The negotiator daemon monitors for down machines based on the heartbeat responses of the MACHINE_UPDATE_INTERVAL time period. If the negotiator has not received an update after two MACHINE_UPDATE_INTERVAL periods, then it marks the machine as down, and notifies the schedd to remove any jobs running on that machine. The gsmonitor daemon (LoadL_GSmonitor) allows this cleanup to occur more reliably. The gsmonitor daemon uses the Group Services Application Programming Interface (GSAPI) to monitor machine availability and notify the negotiator quickly when a machine is no longer reachable. Because it uses the GSAPI, the gsmonitor daemon requires that the Group Services subsytem, which is provided by the IBM Parallel System Support Programs (PSSP), be installed and operational.

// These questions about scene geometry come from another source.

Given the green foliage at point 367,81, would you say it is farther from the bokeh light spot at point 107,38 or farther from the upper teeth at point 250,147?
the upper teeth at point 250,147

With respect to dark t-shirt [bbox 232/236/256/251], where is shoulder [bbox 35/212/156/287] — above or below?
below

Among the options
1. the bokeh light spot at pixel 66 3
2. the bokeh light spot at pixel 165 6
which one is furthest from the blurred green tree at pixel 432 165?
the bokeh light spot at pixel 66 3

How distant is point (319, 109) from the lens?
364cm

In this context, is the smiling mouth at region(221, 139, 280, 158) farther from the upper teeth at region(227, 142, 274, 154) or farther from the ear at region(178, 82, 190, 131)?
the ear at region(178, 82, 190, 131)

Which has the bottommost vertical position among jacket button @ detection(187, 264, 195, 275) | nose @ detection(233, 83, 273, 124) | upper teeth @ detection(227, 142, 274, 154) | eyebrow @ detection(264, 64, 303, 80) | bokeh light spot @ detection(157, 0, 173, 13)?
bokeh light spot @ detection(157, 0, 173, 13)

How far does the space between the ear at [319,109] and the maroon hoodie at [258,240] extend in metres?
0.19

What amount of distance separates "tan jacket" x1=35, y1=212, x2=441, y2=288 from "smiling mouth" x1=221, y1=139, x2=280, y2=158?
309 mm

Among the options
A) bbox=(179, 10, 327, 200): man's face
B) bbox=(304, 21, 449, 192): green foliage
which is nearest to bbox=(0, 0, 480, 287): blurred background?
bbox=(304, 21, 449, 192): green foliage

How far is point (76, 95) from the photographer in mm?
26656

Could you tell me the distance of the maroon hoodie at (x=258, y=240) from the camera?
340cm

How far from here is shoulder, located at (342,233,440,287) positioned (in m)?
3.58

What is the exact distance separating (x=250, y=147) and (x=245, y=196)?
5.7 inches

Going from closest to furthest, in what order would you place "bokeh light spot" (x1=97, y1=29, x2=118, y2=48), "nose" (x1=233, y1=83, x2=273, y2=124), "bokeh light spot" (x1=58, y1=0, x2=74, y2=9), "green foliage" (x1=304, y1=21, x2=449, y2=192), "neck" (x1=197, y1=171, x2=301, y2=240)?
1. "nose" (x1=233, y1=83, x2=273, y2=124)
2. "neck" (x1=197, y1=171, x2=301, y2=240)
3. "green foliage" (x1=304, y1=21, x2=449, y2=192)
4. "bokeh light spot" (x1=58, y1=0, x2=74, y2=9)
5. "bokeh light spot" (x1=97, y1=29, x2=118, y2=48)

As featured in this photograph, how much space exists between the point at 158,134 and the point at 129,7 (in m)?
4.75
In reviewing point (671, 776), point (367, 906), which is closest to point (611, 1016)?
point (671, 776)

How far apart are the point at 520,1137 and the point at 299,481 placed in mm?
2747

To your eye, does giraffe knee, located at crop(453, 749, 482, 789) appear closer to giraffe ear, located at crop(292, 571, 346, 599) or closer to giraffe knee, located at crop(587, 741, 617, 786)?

The gsmonitor daemon should be run on one or two nodes in each of the Group Services domains. By running LoadL_GSmonitor on two nodes, this allows for a backup in case one of the nodes goes down. A Group Services domain consists of the set of nodes that makes up a system partition. LoadL_GSmonitor subscribes to the Group Services system-defined host membership group, which is represented by the HA_GS_HOST_MEMBERSHIP Group Services keyword. This group monitors every configured node in the system, including those that are not in the LoadLeveler cluster.
To start the gsmonitor daemon, set GSMONITOR_RUNS_HERE to True in the local config file. The default for GSMONITOR_RUNS_HERE is False.
Notes:
The Group Services routines need to be run as root, so the LoadL_GSmonitor executable must be owned by root and have the setuid permission bit enabled.
It will not cause a problem to run more than one LoadL_GSmonitor daemon per SP System Partition, this will just cause the negotiator to be notified by each running daemon.
For more information about the Group Services subsystem, see PSSP: Administration Guide, SA22-7348. For more information about GSAPI, see Group Services Programming Guide and Reference, SA22-7355-00.